Since I'm using an external IP, I can't change this behavior.
As this IP is installed at an absolute path solution three seems reasonable for my problem.

But that leads me to another problem with environment variables:
The IP's installation directory is defined by an environment variable.
Without the --resolve-env-vars-early argument, fusesoc cannot know if a path starting with $PATHTOIP is relative or absolute. This leads to two problems:

  1. The export function in the core.py currently tries to copy the files, which is impossible without resolving the environment variables. Leading into an RuntimeError. This should also apply when $PATHTOIP is an relative path.
  2. The "rel_root" gets prepended to $PATHTOIP while creating the EDAM file. Prepending a relative path to an absolute path breaks the path. The os.path.join function normally prevents this, but this is not possible when the absolute path is masked behind an environment variable.

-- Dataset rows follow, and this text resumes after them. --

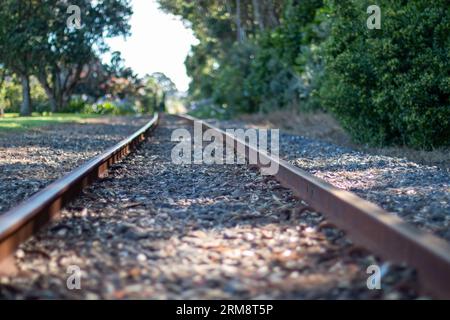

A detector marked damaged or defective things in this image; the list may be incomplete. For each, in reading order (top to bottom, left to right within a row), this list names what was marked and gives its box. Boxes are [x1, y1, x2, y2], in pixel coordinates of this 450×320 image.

rusty rail [0, 114, 159, 262]
rusty rail [177, 114, 450, 298]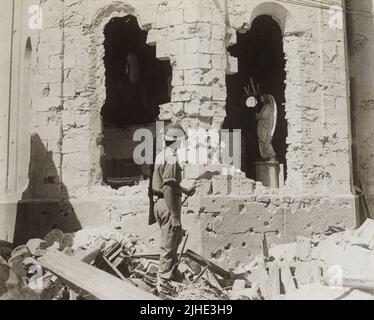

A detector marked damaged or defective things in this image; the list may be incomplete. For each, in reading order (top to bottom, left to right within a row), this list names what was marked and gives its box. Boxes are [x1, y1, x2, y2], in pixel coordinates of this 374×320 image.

broken window opening [102, 15, 172, 190]
broken window opening [224, 15, 288, 188]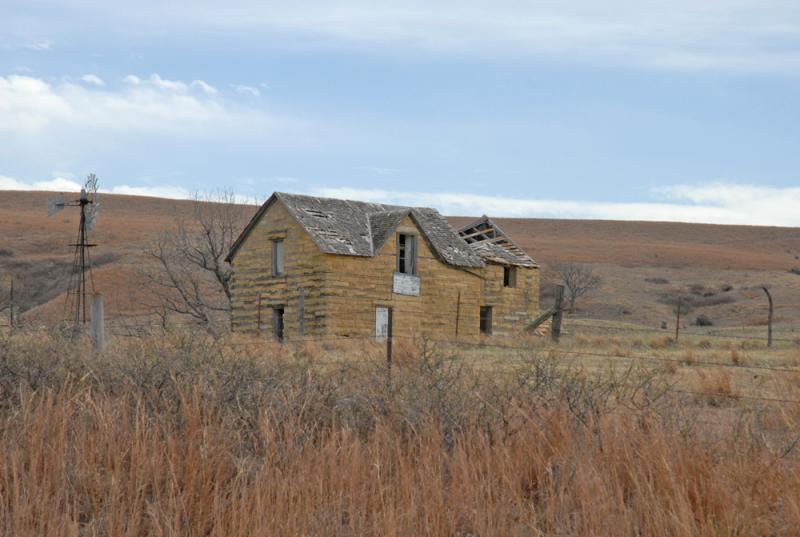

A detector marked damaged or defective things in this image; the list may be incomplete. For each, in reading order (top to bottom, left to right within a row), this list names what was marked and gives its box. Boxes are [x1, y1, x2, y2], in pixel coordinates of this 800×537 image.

broken window [398, 232, 418, 274]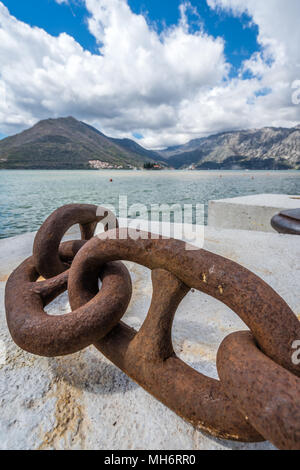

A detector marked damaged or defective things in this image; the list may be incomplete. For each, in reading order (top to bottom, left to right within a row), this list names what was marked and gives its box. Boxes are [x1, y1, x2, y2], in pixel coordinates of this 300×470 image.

rust on metal [4, 205, 300, 448]
rusty chain [4, 204, 300, 450]
corroded chain link [4, 204, 300, 450]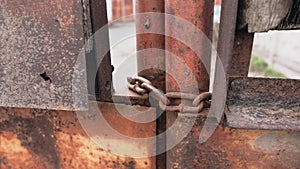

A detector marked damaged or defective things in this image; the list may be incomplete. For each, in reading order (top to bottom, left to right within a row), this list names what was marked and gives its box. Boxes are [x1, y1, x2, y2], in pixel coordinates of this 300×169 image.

corroded surface [0, 0, 87, 110]
corroded surface [0, 102, 155, 168]
corroded surface [166, 109, 300, 168]
corroded surface [227, 77, 300, 130]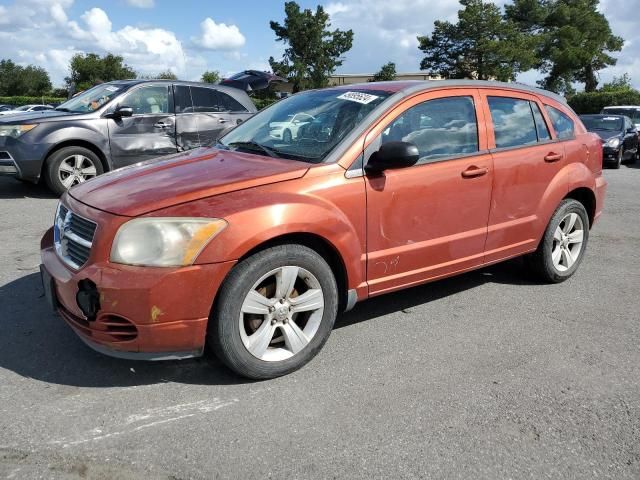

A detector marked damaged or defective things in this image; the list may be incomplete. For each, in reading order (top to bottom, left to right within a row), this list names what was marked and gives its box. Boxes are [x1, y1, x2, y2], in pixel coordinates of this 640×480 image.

dent on bumper [42, 231, 238, 358]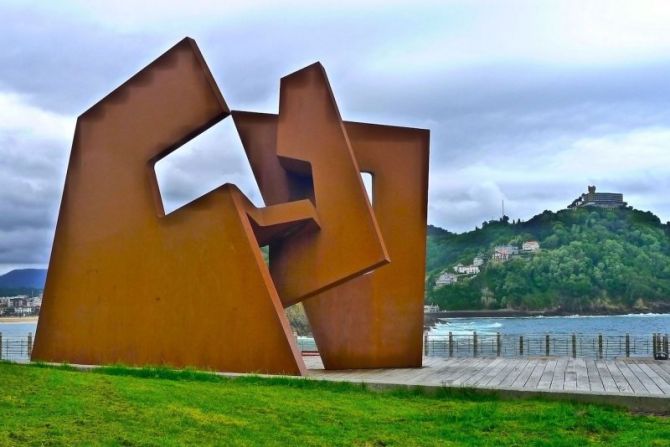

A simple workaround would be to use the --resolve-env-vars-early argument, but I don't like the idea to be forced to use this argument.

I currently see multiple possible solutions:

  1. always resolve the environment variables to only check if the path is relative or absolute (bad idea)
  2. never export files that contain an environment variable
  3. add an flag or something similar to mark the path as absolute
    But all this solution have their downsides.

I think this whole topic is somewhat related to the discussion in issue #641.